▸ Consigne
Résumez plus brièvement le paragraphe du texte sur l'encadrement des loyers qui commence par « Cependant, des difficultés apparaîtront », en conservant ses faits principaux.

▸ Extrait du texte
——————

Posséder un bien, en France, fait immédiatement de vous un nanti, un riche, un propriétaire ventripotent. Si, par quelque malice torve d’un destin crapuleux, vous poussez le vice jusqu’à louer votre bien au lieu d’y séjourner, fortes sont les chances que vous ne soyez qu’un de ces méprisables vendeurs de sommeil. Et si ce n’est pas le cas, vous mériterez de toute façon le pal fiscal et la taxe vexatoire.
Ces onctueux présupposés un fois posés, nous pouvons à présent nous atteler à « améliorer » la situation pour les locataires, ces petits mammifères chétifs surexploités que l’État entend protéger de tout contre tous. Or, en République du Bisounoursland, où rien ne doit dépasser, tout doit être rangé bien comme il faut dans des cases, bien régulé, quoi de mieux qu’encadrer les loyers ?
Diable oui, pourquoi n’y avions-nous pas songé plus tôt ? Il a fallu attendre le lancement de cette idée génialissime courant 2015 par la non-moins brillantissime ministre Cosse du formidablissime gouvernement Valls pour enfin encadrer les loyers français afin de les apprivoiser, ces derniers étant retombés dans leurs travers sauvages alors que le régulateur avait le dos tourné.
Cependant, des difficultés apparaîtront assez vite et Valls devra faire marche arrière, n’autorisant finalement sa Cosse de ministre à ne tenter qu’une expérience sur la ville de Paris. Joie, bonheur et petits décrets municipaux bien serrés : l’encadrement des loyers parisiens était en route sous les applaudissements du public en délire. Un an plus tard, le bilan sera cependant violemment tiédasse : encore une fois, et en accord avec une nuée compacte d’économistes expliquant que l’encadrement des loyers est une ânerie olympique, ce fut un échec minable de plus au bilan d’un gouvernement français déjà passablement chargé question médiocrité.

——————

▸ Les données
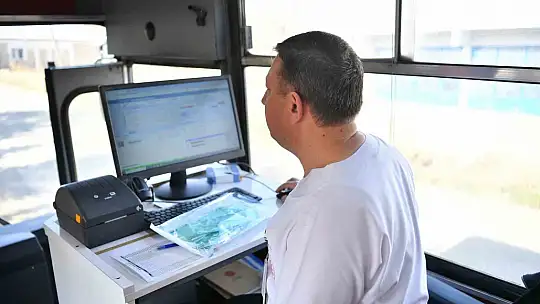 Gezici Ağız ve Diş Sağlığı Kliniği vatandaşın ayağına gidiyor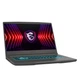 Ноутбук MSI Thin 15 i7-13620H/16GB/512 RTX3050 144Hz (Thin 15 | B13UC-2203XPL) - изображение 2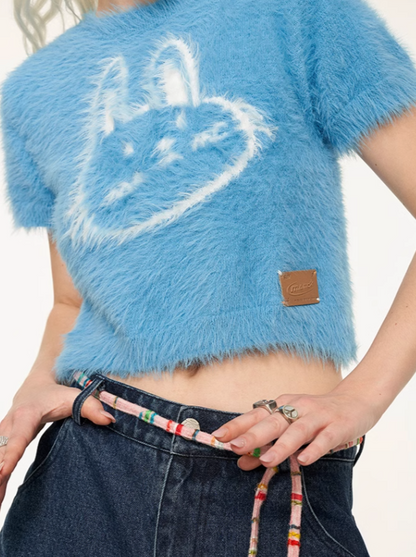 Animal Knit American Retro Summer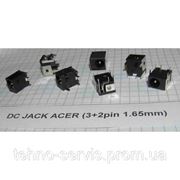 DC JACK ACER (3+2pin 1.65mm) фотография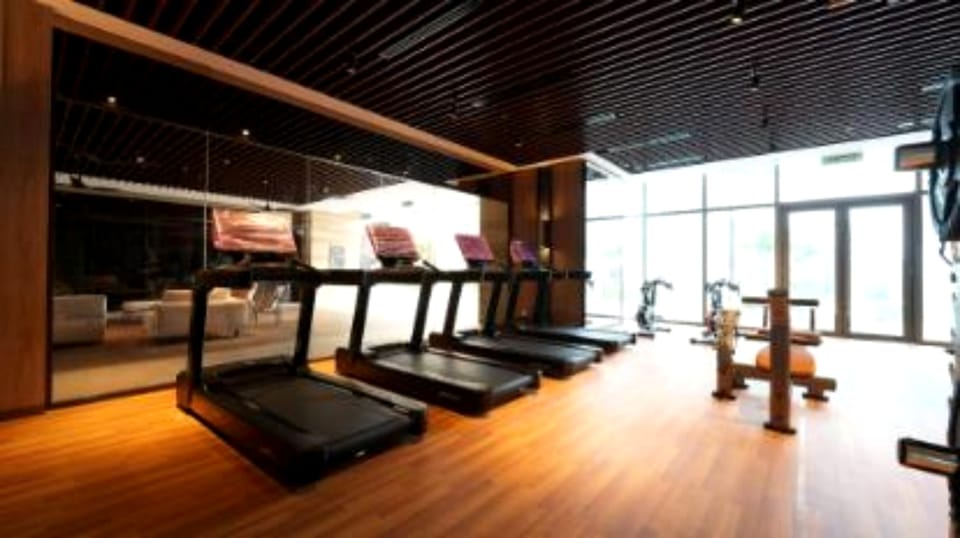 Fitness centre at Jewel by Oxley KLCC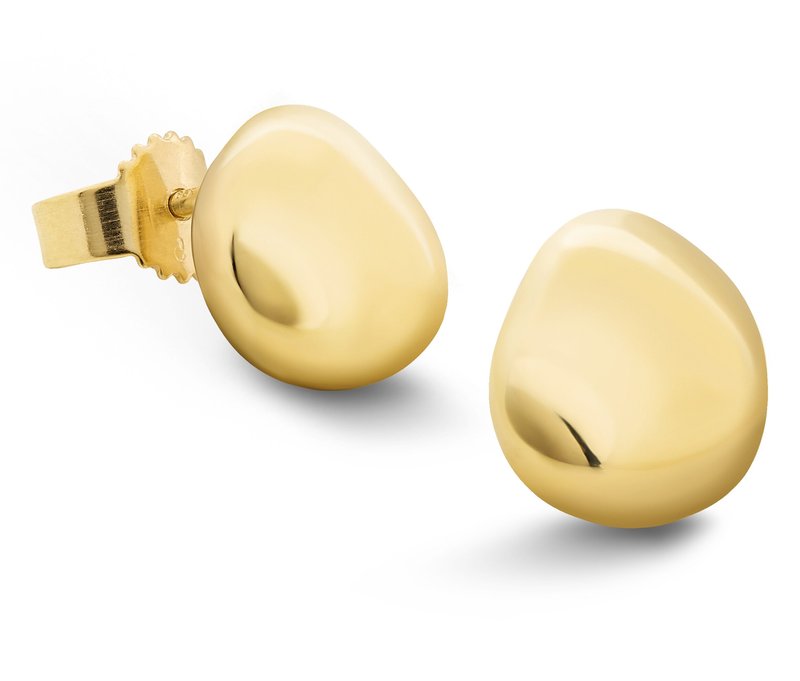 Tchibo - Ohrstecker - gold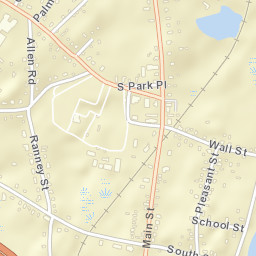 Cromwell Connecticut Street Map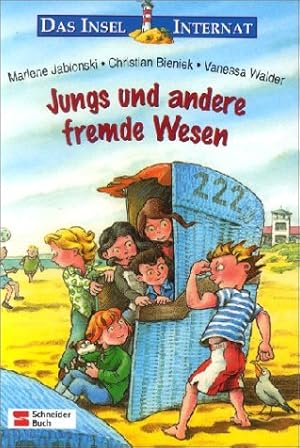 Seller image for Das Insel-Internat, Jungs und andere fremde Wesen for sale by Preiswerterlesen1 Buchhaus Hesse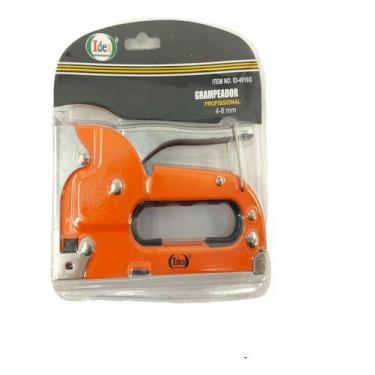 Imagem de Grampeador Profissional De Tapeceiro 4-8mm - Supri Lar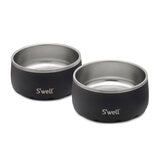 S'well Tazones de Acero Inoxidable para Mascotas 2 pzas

——————

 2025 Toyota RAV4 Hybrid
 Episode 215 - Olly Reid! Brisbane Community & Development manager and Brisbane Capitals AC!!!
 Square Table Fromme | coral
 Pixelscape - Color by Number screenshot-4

——————

▸ Réponse
Face à des difficultés rapides, Valls fait marche arrière et n'autorise la ministre Cosse qu'à une expérience limitée à Paris. L'encadrement des loyers parisiens est lancé par décrets municipaux, sous les applaudissements du public. Un an plus tard, le bilan est tiède. Comme l'annonçaient de nombreux économistes, pour qui l'encadrement des loyers est une ânerie, c'est un nouvel échec pour un gouvernement déjà jugé médiocre.